A Gallipoli, inspiré par les pièces de théâtre en France, il publie sa propre pièce, “Vatan yahut Silistre”, qui est jouée pour la première fois à Constantinople en 1873. Cette pièce raconte les événements de la guerre de Crimée dans les années 1850 entre l’Empire ottoman et l’Empire russe. Ce qui a rendu cette pièce fameuse est son message patriotique car le personnage principal, un soldat, combat par amour pour sa patrie et non pas pour le sultan. Cette oeuvre rend Namık Kemal très célèbre parmi les turcs et excite le public, désormais rempli de ferveur nationaliste.
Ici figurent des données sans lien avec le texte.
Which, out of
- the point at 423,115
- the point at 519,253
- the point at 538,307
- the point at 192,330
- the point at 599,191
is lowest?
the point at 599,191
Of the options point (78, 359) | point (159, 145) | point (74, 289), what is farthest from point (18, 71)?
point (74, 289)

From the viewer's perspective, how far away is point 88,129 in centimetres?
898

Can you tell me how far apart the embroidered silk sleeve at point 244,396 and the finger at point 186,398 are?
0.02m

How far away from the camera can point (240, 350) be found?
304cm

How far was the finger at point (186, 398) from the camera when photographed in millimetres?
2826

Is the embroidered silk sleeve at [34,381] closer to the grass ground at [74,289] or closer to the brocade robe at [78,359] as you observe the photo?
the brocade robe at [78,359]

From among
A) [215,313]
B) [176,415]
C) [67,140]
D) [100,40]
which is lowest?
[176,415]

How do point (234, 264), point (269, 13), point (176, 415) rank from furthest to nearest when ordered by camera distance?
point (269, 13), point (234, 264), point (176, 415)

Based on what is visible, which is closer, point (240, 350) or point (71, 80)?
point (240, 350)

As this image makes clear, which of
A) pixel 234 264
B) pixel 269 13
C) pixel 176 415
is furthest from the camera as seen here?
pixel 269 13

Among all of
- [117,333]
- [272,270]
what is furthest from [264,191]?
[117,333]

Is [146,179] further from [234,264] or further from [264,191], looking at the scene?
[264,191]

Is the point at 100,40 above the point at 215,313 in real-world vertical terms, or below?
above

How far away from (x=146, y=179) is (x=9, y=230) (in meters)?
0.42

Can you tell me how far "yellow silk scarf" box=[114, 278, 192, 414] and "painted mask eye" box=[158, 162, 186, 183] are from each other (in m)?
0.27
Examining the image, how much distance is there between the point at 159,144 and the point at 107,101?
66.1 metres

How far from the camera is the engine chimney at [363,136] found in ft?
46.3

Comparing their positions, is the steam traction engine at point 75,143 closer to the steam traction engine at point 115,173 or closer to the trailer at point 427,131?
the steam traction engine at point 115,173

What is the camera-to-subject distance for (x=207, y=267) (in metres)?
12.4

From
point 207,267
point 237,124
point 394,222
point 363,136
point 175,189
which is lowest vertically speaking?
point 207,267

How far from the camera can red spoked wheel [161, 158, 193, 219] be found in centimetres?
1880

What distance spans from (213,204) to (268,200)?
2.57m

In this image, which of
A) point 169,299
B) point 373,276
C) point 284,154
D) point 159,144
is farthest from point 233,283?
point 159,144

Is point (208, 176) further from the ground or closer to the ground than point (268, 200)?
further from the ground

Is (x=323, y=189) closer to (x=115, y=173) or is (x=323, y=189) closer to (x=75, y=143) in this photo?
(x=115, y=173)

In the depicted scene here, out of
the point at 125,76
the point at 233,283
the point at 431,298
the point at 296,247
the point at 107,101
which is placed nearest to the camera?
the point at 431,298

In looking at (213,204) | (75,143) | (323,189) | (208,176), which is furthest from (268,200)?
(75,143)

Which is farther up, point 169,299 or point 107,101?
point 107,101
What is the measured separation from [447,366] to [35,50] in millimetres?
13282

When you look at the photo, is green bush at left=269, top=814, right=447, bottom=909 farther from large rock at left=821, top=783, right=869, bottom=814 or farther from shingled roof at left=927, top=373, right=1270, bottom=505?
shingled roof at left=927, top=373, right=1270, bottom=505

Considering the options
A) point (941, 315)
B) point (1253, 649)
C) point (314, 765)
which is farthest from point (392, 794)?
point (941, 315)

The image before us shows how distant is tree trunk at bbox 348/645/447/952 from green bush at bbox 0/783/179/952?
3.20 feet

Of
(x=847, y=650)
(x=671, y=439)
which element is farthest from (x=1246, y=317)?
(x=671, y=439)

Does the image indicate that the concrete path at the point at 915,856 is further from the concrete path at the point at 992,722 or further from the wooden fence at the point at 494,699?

Les autorités ottomanes, effrayées par l’augmentation des partisans de Namık Kemal, décident de nouveau de l’exiler, cette fois-ci à Chypre.
La déposition du sultan Abdulaziz et l’arrivée d’Abdul Hamid II
En 1876, le sultan Abdulaziz est destitué suite à un coup d’État par les membres du gouvernement. A sa place, Murad V, un ami de Namık Kemal qui partage les mêmes idées progressistes que lui, est couronné sultan. Son arrivée au pouvoir permet à Namık Kemal de retourner à Constantinople. En revanche, Murad tombe dans la folie peu de temps avoir été proclamé sultan. A cause de sa mauvaise condition mentale, il abdique après un court règne qui ne dure que quelques mois. Il est remplacé par son demi-frère Abdul Hamid, devenu désormais sultan.



Abdul Hamid II initie la rédaction de la première constitution ottomane à laquelle Namık Kemal participe. Avec la constitution, Abdul Hamid met aussi en place l’Assemblée générale ottomane. En revanche, bien que le sultan ait initié des réformes qui semblaient mener vers une démocratisation de l’empire, il continue à diriger de manière autocratique en négligeant le parlement. De nouveau, les “Jeunes ottomans” sont en désaccord avec le pouvoir en place et finissent par être exilés.
Sa mort et le fond de sa pensée
Namık Kemal est de nouveau exilé, cette dernière fois à l’île de Chios où il finit par mourir en 1888. Sa pensée eut un effet important sur la définition de l’identité turque et la création de la République de Turquie en 1922 par Mustafa Kemal Atatürk, profondément inspiré par les idées de Namık Kemal dont la pensée était elle-même fortement influencée par les idées nationalistes de l’Europe révolutionnaire du XIXe siècle. Namık Kemal considérait la monarchie constitutionnelle et démocratique du Royaume-Uni comme un modèle politique idéal. Pour lui, le peuple doit être loyal non pas à une monarchie ou à un sultan, mais à la patrie et à la nation, une idée héritée par ailleurs de la Révolution française.